LaVey, whose disciples included both victims and perpetrators of the Manson murders, is a practiced showman. Dig the Satanic sign he flashes on the The Joe Pyne Show—the equivalent of giving Pyne rabbit ears. But Mansfield is a force of nature. As a character in Don DeLillo’s Underworld says, “she was uncontainable in a movie.”

How LaVey must have longed to get her up to the Black House. Instead, Fischer was there to record his pilgrimage to the Pink Palace. (There’s also a great shot of them making an entrance at the venerable Beverly Hills boîte La Scala.) Resplendent in a Navajo-patterned mini and white go-go boots, Jayne strikes a pose with her diminutive consort Sam Brody, a lawyer who’d be at home in the Hard-Boiled Hollywood index or lurking in the pages of Eve’s Hollywood. But mainly, it’s Mansfield—a sort of hologram of herself—showing LaVey her pool, her Chihuahua (as bald as he!), and a wall filled with framed magazines featuring her on the cover.

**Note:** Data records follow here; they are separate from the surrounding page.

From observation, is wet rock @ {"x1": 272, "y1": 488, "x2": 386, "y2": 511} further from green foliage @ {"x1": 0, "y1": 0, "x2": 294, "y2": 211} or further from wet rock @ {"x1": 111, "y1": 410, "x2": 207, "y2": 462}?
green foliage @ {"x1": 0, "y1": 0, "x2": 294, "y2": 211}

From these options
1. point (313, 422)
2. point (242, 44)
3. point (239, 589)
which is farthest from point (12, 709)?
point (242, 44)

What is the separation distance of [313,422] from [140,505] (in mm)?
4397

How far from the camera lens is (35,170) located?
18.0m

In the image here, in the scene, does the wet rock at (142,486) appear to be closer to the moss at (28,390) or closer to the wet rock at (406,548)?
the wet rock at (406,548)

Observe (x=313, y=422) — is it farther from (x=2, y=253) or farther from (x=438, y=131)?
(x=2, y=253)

The obligatory ritual is fabulously sad. Wearing his horned cap, LaVey unfurls his cape as earnest Mansfield clutches a plastic skull on a fake-looking tiger-skin rug. One can only imagine what Ed Wood would have done with this material (or how Tim Burton might have handled the remake).


J. Hoberman is a New York–based film and culture critic, currently teaching at Columbia University.